- **Quoted text**
::::::::

# Microsoft to drop support for Windows 10 on 32-bit systems



## Johnny b (Nov 7, 2016)

Not surprising and probably long over due:

* RIP: Microsoft to drop support for Windows 10 on 32-bit systems *
https://www.bleepingcomputer.com/ne...rop-support-for-windows-10-on-32-bit-systems/

edit: be sure to read all of the quote below. The headline only applies to new manufactured computers.


> Microsoft has stated that future versions of Windows 10, starting with the May 2020 Update, will no longer be available as 32-bit builds on new OEM computers.
> 
> An update to the Windows 10 Minimum hardware requirements document, Microsoft states that starting with Windows 10 2004, new OEM computers will be required to use 64-bit builds of the operating system.
> ...................
> ...


----------



## flavallee (May 12, 2002)

All my 3rd/4th generation and legacy machines have at least 8 - 16 GB of RAM, so I stopped using 32-bit operating systems a long time ago. 

Except for my test machine which runs Windows XP Pro SP3. 

-------------------------------------------------


----------



## managed (May 24, 2003)

That headline is misleading, Micro$oft will still be issuing updates for existing 32-bit Windows 10 users :-


> *** Beginning with Windows 10, version 2004, all new Windows 10 systems will be required to use 64-bit builds and Microsoft will no longer release 32-bit builds for OEM distribution. This does not impact 32-bit customer systems that are manufactured with earlier versions of Windows 10; Microsoft remains committed to providing feature and security updates on these devices, including continued 32-bit media availability in non-OEM channels to support various upgrade installation scenarios.


Source :- https://docs.microsoft.com/en-au/wi...inimum/minimum-hardware-requirements-overview


----------



## Johnny b (Nov 7, 2016)

flavallee said:


> All my 3rd/4th generation and legacy machines have at least 8 - 16 GB of RAM, so I stopped using 32-bit operating systems a long time ago.
> 
> Except for my test machine which runs Windows XP Pro SP3.

::::::::

- **Data shown**
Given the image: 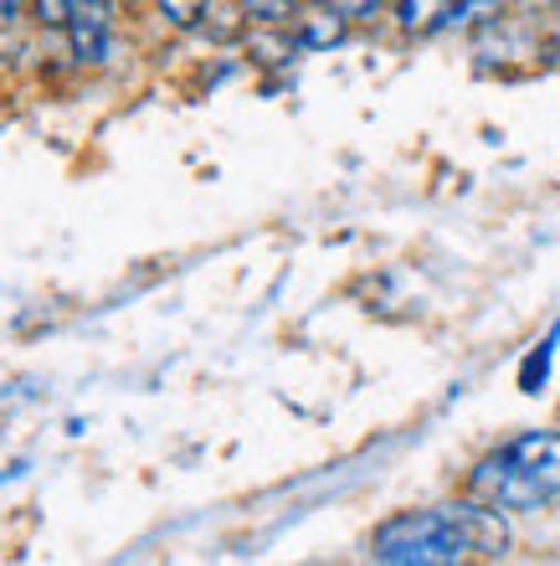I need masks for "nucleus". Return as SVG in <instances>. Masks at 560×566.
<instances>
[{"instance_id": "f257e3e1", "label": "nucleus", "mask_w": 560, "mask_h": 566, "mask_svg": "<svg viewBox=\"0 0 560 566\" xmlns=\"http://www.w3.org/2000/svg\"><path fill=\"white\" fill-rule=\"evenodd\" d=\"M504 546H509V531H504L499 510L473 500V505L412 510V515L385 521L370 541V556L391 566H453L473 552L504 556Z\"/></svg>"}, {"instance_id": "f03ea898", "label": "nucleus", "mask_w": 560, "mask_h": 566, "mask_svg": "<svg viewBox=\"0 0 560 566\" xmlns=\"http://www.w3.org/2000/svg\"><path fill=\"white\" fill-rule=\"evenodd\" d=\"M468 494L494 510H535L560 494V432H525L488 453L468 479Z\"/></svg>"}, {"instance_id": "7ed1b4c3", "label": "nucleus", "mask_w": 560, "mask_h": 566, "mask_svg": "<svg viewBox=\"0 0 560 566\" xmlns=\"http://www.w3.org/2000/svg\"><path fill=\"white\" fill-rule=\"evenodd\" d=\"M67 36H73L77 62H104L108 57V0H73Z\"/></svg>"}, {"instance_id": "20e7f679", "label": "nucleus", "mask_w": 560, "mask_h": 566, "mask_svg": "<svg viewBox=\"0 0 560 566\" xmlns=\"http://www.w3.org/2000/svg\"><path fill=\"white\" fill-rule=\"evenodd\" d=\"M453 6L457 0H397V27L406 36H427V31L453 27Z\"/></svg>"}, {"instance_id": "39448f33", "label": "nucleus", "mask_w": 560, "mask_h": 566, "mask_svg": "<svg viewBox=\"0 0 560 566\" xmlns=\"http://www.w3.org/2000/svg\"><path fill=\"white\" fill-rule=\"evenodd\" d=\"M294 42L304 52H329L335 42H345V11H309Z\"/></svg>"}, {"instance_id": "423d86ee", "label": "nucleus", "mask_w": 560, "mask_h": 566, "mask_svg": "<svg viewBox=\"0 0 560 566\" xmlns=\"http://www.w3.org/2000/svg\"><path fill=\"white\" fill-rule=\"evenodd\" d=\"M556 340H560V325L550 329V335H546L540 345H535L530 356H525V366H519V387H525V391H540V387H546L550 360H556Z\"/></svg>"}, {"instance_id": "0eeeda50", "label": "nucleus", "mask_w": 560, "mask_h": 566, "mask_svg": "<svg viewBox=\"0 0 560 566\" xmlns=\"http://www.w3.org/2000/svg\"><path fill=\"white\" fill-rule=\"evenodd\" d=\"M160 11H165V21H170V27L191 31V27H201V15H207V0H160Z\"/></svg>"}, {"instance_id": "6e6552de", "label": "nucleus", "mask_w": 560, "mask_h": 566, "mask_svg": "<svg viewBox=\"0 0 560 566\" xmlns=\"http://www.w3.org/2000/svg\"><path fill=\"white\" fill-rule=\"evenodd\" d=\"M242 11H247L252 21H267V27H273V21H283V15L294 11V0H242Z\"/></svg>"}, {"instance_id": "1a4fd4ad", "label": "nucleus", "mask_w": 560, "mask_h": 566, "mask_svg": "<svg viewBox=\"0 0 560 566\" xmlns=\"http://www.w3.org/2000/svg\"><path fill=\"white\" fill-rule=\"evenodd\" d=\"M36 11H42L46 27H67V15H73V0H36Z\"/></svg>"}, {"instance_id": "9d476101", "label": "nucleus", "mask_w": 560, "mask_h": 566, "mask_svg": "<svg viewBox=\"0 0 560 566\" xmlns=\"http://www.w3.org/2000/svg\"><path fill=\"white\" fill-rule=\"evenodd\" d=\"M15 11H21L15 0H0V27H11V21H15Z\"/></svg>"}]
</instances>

::::::::

- **What you need to do**
Return the forum thread above on Microsoft ending 32-bit Windows 10 builds, word for word and in full.

- **Problem solution**
# Microsoft to drop support for Windows 10 on 32-bit systems



## Johnny b (Nov 7, 2016)

Not surprising and probably long over due:

* RIP: Microsoft to drop support for Windows 10 on 32-bit systems *
https://www.bleepingcomputer.com/ne...rop-support-for-windows-10-on-32-bit-systems/

edit: be sure to read all of the quote below. The headline only applies to new manufactured computers.


> Microsoft has stated that future versions of Windows 10, starting with the May 2020 Update, will no longer be available as 32-bit builds on new OEM computers.
> 
> An update to the Windows 10 Minimum hardware requirements document, Microsoft states that starting with Windows 10 2004, new OEM computers will be required to use 64-bit builds of the operating system.
> ...................
> ...


----------



## flavallee (May 12, 2002)

All my 3rd/4th generation and legacy machines have at least 8 - 16 GB of RAM, so I stopped using 32-bit operating systems a long time ago. 

Except for my test machine which runs Windows XP Pro SP3. 

-------------------------------------------------


----------



## managed (May 24, 2003)

That headline is misleading, Micro$oft will still be issuing updates for existing 32-bit Windows 10 users :-


> *** Beginning with Windows 10, version 2004, all new Windows 10 systems will be required to use 64-bit builds and Microsoft will no longer release 32-bit builds for OEM distribution. This does not impact 32-bit customer systems that are manufactured with earlier versions of Windows 10; Microsoft remains committed to providing feature and security updates on these devices, including continued 32-bit media availability in non-OEM channels to support various upgrade installation scenarios.


Source :- https://docs.microsoft.com/en-au/wi...inimum/minimum-hardware-requirements-overview


----------



## Johnny b (Nov 7, 2016)

flavallee said:


> All my 3rd/4th generation and legacy machines have at least 8 - 16 GB of RAM, so I stopped using 32-bit operating systems a long time ago.
> 
> Except for my test machine which runs Windows XP Pro SP3.